_ACTIVITY_: The data beneath this task has to be reprinted character for character.

_EXERCISE MATERIAL_:
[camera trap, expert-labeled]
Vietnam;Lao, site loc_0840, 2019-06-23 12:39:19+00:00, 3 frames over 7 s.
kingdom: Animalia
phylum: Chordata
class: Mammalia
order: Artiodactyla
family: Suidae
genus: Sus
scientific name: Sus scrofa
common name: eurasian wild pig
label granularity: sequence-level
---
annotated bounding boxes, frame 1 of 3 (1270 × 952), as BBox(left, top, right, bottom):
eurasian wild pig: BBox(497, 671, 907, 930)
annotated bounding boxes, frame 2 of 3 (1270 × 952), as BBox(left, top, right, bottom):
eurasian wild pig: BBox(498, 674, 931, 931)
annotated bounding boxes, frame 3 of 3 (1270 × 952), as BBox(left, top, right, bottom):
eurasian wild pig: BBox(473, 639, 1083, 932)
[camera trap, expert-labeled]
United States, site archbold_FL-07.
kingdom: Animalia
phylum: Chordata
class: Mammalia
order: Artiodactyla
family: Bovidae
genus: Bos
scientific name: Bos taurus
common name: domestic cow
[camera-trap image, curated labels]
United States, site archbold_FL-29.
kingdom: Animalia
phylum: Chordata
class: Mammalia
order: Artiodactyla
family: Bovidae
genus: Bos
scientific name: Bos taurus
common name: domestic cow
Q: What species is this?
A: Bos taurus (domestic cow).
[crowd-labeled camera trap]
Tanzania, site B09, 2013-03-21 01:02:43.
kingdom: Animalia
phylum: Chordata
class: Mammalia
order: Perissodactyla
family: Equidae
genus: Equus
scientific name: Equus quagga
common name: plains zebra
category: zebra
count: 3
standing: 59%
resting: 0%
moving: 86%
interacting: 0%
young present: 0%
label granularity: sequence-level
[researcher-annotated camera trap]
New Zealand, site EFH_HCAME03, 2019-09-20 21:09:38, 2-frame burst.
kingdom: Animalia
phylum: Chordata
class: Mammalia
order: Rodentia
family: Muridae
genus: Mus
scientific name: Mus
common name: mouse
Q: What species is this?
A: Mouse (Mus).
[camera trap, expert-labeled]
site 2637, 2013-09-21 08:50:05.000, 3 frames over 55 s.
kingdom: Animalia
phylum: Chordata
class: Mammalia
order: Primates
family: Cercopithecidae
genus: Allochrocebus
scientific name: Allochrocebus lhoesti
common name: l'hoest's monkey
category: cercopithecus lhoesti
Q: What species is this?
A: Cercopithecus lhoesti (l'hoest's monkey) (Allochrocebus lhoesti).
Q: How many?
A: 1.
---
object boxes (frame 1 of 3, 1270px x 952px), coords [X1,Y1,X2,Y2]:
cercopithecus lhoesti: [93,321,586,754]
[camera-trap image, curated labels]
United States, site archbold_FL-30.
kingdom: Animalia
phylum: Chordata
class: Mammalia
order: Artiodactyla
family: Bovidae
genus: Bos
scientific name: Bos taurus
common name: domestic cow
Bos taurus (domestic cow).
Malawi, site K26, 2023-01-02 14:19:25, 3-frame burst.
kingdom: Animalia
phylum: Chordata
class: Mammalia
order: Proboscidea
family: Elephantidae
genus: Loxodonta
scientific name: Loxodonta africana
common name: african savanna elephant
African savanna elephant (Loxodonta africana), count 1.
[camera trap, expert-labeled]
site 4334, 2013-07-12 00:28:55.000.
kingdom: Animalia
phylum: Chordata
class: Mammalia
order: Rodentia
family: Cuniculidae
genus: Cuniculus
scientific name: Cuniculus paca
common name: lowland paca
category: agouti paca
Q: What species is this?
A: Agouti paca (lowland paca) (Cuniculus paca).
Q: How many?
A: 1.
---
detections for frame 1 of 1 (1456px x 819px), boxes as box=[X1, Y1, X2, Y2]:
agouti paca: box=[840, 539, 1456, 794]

_EXERCISE RESPONSE_:
[camera trap, expert-labeled]
Vietnam;Lao, site loc_0840, 2019-06-23 12:39:19+00:00, 3 frames over 7 s.
kingdom: Animalia
phylum: Chordata
class: Mammalia
order: Artiodactyla
family: Suidae
genus: Sus
scientific name: Sus scrofa
common name: eurasian wild pig
label granularity: sequence-level
---
annotated bounding boxes, frame 1 of 3 (1270 × 952), as BBox(left, top, right, bottom):
eurasian wild pig: BBox(497, 671, 907, 930)
annotated bounding boxes, frame 2 of 3 (1270 × 952), as BBox(left, top, right, bottom):
eurasian wild pig: BBox(498, 674, 931, 931)
annotated bounding boxes, frame 3 of 3 (1270 × 952), as BBox(left, top, right, bottom):
eurasian wild pig: BBox(473, 639, 1083, 932)
[camera trap, expert-labeled]
United States, site archbold_FL-07.
kingdom: Animalia
phylum: Chordata
class: Mammalia
order: Artiodactyla
family: Bovidae
genus: Bos
scientific name: Bos taurus
common name: domestic cow
[camera-trap image, curated labels]
United States, site archbold_FL-29.
kingdom: Animalia
phylum: Chordata
class: Mammalia
order: Artiodactyla
family: Bovidae
genus: Bos
scientific name: Bos taurus
common name: domestic cow
Q: What species is this?
A: Bos taurus (domestic cow).
[crowd-labeled camera trap]
Tanzania, site B09, 2013-03-21 01:02:43.
kingdom: Animalia
phylum: Chordata
class: Mammalia
order: Perissodactyla
family: Equidae
genus: Equus
scientific name: Equus quagga
common name: plains zebra
category: zebra
count: 3
standing: 59%
resting: 0%
moving: 86%
interacting: 0%
young present: 0%
label granularity: sequence-level
[researcher-annotated camera trap]
New Zealand, site EFH_HCAME03, 2019-09-20 21:09:38, 2-frame burst.
kingdom: Animalia
phylum: Chordata
class: Mammalia
order: Rodentia
family: Muridae
genus: Mus
scientific name: Mus
common name: mouse
Q: What species is this?
A: Mouse (Mus).
[camera trap, expert-labeled]
site 2637, 2013-09-21 08:50:05.000, 3 frames over 55 s.
kingdom: Animalia
phylum: Chordata
class: Mammalia
order: Primates
family: Cercopithecidae
genus: Allochrocebus
scientific name: Allochrocebus lhoesti
common name: l'hoest's monkey
category: cercopithecus lhoesti
Q: What species is this?
A: Cercopithecus lhoesti (l'hoest's monkey) (Allochrocebus lhoesti).
Q: How many?
A: 1.
---
object boxes (frame 1 of 3, 1270px x 952px), coords [X1,Y1,X2,Y2]:
cercopithecus lhoesti: [93,321,586,754]
[camera-trap image, curated labels]
United States, site archbold_FL-30.
kingdom: Animalia
phylum: Chordata
class: Mammalia
order: Artiodactyla
family: Bovidae
genus: Bos
scientific name: Bos taurus
common name: domestic cow
Bos taurus (domestic cow).
Malawi, site K26, 2023-01-02 14:19:25, 3-frame burst.
kingdom: Animalia
phylum: Chordata
class: Mammalia
order: Proboscidea
family: Elephantidae
genus: Loxodonta
scientific name: Loxodonta africana
common name: african savanna elephant
African savanna elephant (Loxodonta africana), count 1.
[camera trap, expert-labeled]
site 4334, 2013-07-12 00:28:55.000.
kingdom: Animalia
phylum: Chordata
class: Mammalia
order: Rodentia
family: Cuniculidae
genus: Cuniculus
scientific name: Cuniculus paca
common name: lowland paca
category: agouti paca
Q: What species is this?
A: Agouti paca (lowland paca) (Cuniculus paca).
Q: How many?
A: 1.
---
detections for frame 1 of 1 (1456px x 819px), boxes as box=[X1, Y1, X2, Y2]:
agouti paca: box=[840, 539, 1456, 794]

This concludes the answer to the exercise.